I had seen parts of “The Clock” when it opened at London’s White Cube gallery four years earlier. Marclay’s 24-hour video installation instantly became the cultural talk of the town. It even made the BBC’s Ten O’Clock News, the straight-talking nightly bulletin that gives short shrift to the flaky experiments of contemporary art. But the allure of “The Clock” was irresistible.

Marclay’s looped video put together thousands of pieces of film, each of which featured a clock or watch showing the time. The video itself was shown in real time: so if you were watching Grace Kelly looking at her watch to see that the time was 11.13 in the morning, it really was 11.13 in the morning. You were away from the real world, yet temporally embedded in it.

The result was both hypnotising and stimulating: you lost track of time at the same time as becoming obsessed by its passing. I spent three hours in the projection room, left for a quick coffee, and returned for another hour and a half. I finally, and reluctantly, left “The Clock” in fine fettle, disoriented but curiously uplifted. For the rest of the evening, I couldn’t stop looking at my watch, out of newfound respect for its relentlessness.

Marclay’s work won the Golden Lion at the 2011 Venice Biennale, going on to attract widespread acclaim. Editions of the film have been bought by major museums, including Tate and the Pompidou, which own a joint copy, and it is permanently in demand throughout the world, the contemporary art equivalent of Bob Dylan’s never-ending world tour. Hundreds of thousands have seen parts of it, and all who I have met want to return to see the parts they have missed.

I ask Marclay, who turned 60 this month, to remind me, as we talk inside the imposing spaces of White Cube’s Bermondsey gallery, how long it took to make “The Clock”. “Three years,” he says, not a little wearily. He cuts an ascetic figure, tall, slim and quietly spoken. Contemporary art does not always look like it requires gargantuan levels of research, concentration and dedication but “The Clock” is an exception, and you can see it in Marclay’s demeanour when his masterpiece is brought up.

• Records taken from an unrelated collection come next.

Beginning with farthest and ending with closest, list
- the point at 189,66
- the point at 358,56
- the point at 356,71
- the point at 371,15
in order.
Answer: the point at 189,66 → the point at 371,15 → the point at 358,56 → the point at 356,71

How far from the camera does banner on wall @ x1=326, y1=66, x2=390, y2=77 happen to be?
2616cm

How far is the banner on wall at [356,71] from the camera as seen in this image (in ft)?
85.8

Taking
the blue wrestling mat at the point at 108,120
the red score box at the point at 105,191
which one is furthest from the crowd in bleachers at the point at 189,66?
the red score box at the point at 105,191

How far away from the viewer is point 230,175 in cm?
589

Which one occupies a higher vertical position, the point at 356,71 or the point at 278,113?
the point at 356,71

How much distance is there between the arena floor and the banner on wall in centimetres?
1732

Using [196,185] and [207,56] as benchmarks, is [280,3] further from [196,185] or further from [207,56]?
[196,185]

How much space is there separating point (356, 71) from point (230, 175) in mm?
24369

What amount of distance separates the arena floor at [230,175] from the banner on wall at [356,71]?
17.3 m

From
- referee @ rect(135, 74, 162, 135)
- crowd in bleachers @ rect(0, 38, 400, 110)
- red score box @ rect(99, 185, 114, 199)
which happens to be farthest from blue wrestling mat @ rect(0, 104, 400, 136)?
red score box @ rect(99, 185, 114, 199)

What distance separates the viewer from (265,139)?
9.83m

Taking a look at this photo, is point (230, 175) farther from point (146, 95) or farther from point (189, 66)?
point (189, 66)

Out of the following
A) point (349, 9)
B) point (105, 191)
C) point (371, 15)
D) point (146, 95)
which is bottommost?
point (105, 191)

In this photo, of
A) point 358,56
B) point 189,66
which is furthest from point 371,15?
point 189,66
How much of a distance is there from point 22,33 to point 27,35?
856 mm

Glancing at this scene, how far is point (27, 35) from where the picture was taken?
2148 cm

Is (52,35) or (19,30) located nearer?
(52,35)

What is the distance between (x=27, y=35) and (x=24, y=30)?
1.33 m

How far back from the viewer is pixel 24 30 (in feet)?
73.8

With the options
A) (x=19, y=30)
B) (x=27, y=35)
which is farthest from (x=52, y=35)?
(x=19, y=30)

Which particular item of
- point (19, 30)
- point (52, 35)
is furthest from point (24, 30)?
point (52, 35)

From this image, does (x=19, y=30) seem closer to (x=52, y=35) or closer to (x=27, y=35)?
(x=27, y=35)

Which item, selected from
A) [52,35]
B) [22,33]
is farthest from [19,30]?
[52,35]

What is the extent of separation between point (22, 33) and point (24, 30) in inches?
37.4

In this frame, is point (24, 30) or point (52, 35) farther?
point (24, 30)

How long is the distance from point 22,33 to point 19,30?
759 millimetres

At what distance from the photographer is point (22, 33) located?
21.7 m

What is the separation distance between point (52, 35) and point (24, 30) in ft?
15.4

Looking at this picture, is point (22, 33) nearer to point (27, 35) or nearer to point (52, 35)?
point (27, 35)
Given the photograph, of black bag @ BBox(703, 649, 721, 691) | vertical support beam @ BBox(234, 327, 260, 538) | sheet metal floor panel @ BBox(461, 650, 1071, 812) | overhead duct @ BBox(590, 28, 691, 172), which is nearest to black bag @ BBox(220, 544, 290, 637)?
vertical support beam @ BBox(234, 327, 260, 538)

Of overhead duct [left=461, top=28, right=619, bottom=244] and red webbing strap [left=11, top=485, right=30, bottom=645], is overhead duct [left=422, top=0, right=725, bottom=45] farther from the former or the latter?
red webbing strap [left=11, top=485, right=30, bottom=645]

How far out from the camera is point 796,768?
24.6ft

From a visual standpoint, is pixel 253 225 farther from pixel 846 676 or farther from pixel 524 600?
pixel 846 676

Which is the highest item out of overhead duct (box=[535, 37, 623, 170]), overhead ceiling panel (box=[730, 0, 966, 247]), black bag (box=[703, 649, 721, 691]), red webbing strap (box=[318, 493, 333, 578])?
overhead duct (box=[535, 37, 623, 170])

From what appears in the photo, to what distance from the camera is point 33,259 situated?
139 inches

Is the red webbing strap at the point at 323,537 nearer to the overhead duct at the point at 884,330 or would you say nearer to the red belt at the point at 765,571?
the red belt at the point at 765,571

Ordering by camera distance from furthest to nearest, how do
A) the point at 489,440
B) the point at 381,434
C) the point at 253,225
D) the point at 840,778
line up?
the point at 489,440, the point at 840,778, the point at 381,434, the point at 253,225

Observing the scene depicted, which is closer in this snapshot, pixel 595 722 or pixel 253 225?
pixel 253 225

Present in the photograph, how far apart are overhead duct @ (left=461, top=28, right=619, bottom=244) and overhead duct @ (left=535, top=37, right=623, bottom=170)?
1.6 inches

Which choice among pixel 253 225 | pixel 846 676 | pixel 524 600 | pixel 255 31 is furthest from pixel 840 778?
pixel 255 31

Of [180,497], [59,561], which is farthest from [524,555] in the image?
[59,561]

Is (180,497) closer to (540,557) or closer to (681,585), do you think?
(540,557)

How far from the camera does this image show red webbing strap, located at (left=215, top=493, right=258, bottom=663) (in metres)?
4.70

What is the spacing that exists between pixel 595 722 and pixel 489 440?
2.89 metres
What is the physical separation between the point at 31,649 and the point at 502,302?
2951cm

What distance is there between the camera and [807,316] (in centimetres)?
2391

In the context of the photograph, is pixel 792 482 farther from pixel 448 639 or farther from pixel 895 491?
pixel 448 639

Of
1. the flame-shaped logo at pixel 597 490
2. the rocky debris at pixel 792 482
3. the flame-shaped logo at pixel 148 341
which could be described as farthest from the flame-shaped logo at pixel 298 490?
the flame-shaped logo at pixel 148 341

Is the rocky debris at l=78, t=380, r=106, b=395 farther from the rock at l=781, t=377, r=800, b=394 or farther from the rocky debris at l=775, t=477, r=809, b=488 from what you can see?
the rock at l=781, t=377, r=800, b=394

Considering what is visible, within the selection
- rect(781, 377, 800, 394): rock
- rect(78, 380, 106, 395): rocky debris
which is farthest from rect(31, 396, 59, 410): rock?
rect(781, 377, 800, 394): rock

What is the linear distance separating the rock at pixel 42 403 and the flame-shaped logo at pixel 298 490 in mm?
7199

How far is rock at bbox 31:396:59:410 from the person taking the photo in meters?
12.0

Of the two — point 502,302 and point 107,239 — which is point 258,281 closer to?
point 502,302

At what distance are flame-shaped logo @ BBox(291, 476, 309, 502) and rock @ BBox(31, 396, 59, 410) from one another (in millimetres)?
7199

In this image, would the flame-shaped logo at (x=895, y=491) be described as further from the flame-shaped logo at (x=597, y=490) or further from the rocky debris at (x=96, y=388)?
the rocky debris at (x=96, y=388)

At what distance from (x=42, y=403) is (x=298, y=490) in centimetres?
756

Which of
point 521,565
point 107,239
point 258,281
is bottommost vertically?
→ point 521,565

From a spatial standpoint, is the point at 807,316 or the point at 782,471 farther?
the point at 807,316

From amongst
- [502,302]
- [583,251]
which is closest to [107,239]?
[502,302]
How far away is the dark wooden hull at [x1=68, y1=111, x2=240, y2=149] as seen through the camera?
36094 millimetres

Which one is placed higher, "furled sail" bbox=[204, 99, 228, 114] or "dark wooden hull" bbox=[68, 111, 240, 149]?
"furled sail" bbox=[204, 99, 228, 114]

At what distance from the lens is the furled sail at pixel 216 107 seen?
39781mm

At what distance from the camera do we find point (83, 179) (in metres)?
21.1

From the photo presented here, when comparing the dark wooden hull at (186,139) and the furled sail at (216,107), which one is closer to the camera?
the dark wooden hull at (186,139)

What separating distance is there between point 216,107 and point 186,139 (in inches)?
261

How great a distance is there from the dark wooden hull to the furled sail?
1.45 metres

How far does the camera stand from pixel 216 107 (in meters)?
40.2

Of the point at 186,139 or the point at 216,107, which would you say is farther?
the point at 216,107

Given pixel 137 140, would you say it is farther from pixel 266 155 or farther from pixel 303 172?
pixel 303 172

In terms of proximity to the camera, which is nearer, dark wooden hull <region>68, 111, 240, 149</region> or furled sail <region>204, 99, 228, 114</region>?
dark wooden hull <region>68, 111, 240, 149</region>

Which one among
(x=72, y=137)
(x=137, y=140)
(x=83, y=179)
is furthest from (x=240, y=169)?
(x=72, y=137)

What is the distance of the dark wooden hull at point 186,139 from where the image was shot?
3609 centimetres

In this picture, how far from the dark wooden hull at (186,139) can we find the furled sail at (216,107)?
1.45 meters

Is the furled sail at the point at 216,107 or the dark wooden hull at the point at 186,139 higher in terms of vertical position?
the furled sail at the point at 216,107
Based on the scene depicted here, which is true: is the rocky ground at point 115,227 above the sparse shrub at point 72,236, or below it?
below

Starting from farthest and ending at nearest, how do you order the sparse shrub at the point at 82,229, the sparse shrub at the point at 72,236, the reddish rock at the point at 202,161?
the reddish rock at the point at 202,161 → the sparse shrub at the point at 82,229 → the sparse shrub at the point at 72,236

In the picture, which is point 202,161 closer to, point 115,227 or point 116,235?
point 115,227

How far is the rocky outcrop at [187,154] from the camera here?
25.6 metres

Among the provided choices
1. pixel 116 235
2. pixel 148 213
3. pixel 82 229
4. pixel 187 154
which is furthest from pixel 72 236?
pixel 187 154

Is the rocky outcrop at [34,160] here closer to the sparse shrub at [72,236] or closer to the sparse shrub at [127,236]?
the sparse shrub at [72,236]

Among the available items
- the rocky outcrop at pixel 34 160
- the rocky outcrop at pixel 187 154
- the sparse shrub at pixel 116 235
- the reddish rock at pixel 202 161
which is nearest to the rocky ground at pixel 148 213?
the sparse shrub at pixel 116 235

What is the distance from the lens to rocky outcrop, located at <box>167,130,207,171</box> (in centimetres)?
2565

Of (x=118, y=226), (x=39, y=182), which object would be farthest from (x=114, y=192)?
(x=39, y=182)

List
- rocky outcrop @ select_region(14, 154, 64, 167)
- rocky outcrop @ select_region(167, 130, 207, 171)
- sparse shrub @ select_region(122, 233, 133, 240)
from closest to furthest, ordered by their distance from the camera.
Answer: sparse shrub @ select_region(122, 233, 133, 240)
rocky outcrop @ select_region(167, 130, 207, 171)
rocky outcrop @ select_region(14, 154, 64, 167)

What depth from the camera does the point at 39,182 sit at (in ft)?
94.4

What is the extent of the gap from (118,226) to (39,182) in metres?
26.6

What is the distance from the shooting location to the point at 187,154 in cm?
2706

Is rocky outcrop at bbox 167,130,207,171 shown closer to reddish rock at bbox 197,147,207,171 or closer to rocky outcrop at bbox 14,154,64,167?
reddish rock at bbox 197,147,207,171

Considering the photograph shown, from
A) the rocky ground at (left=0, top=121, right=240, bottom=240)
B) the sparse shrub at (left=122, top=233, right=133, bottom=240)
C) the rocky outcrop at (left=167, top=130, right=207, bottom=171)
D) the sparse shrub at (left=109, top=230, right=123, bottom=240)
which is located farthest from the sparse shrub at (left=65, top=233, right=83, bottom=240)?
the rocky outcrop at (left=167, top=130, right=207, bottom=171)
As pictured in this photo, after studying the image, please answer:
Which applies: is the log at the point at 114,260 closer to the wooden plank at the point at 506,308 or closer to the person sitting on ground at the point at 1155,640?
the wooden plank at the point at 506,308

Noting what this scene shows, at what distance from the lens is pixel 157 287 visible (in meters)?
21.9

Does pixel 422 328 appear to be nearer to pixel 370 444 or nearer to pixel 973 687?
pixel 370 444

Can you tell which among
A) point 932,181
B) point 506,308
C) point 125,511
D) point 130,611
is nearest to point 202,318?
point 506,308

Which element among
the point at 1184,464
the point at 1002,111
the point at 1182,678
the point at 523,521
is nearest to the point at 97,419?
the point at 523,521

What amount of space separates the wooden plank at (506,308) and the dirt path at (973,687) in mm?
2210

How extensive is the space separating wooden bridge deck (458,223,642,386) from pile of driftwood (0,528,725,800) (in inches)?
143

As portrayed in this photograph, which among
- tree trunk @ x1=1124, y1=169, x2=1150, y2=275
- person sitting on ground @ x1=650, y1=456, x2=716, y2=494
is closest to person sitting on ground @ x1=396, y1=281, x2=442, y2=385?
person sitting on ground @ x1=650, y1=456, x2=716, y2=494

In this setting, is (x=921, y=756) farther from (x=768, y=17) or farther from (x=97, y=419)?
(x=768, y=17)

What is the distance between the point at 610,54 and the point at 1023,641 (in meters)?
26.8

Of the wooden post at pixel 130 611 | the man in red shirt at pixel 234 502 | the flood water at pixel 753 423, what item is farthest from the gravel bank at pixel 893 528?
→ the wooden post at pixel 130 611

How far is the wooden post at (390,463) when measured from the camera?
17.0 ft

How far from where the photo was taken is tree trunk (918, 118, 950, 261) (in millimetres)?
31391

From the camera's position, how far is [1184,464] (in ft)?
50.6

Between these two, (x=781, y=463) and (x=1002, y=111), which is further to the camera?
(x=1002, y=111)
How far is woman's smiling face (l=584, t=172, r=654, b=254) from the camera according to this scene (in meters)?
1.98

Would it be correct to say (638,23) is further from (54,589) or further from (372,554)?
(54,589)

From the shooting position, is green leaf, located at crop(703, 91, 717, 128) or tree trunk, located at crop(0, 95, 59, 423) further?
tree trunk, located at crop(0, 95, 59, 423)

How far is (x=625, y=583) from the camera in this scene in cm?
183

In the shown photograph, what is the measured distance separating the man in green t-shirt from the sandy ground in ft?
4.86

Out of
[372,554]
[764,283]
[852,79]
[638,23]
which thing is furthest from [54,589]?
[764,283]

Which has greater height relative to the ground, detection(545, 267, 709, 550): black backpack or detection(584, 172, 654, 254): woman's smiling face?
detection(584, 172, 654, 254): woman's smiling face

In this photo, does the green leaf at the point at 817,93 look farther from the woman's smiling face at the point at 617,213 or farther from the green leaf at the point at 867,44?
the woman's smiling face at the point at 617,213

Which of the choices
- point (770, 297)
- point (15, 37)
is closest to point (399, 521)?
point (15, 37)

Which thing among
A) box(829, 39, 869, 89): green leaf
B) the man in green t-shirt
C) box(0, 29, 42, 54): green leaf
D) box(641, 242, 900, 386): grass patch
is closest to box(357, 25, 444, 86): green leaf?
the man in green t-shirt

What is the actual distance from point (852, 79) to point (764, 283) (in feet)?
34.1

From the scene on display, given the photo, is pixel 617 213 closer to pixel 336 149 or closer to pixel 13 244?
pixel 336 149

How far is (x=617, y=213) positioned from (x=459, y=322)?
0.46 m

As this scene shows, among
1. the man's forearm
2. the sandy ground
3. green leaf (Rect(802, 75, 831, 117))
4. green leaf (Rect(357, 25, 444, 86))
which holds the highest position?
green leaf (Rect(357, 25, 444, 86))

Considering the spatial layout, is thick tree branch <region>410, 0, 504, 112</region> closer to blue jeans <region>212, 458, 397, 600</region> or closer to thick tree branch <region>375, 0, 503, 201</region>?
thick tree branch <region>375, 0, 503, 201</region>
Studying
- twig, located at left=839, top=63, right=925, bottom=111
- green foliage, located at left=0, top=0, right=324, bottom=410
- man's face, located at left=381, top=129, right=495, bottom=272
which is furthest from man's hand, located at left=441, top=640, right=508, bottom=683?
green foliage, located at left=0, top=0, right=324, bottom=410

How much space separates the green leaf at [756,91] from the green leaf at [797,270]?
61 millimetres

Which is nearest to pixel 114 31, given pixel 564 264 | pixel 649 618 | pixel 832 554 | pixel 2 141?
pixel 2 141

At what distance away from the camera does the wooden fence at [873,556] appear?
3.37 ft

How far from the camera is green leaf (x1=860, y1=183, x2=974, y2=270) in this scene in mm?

How, he may be wondering, do you follow something like “The Clock”? He is back in London for his new White Cube show, which opens on January 28. It consists of a dizzying variety of tones, styles and genres: there are paintings, works on paper, live performances, animation and video. We look down the gallery’s long corridor, which will become an installation, “Pub Crawl”, devoted to the infamous British pastime.

Marclay’s 2010 video installation ‘The Clock’
White Cube gallery © White Cube gallery

Marclay, California-born and raised in Geneva, has lived on and off in London for the past seven years, and says he is fascinated by the rituals, and the detritus, of late-night drinking. He shot a series of early-morning films in the east of the city, illustrating the effects of all those nights-before. Sometimes, he says excitedly, he would see the same glass on a window sill for several days in succession. The films will play simultaneously in the gallery.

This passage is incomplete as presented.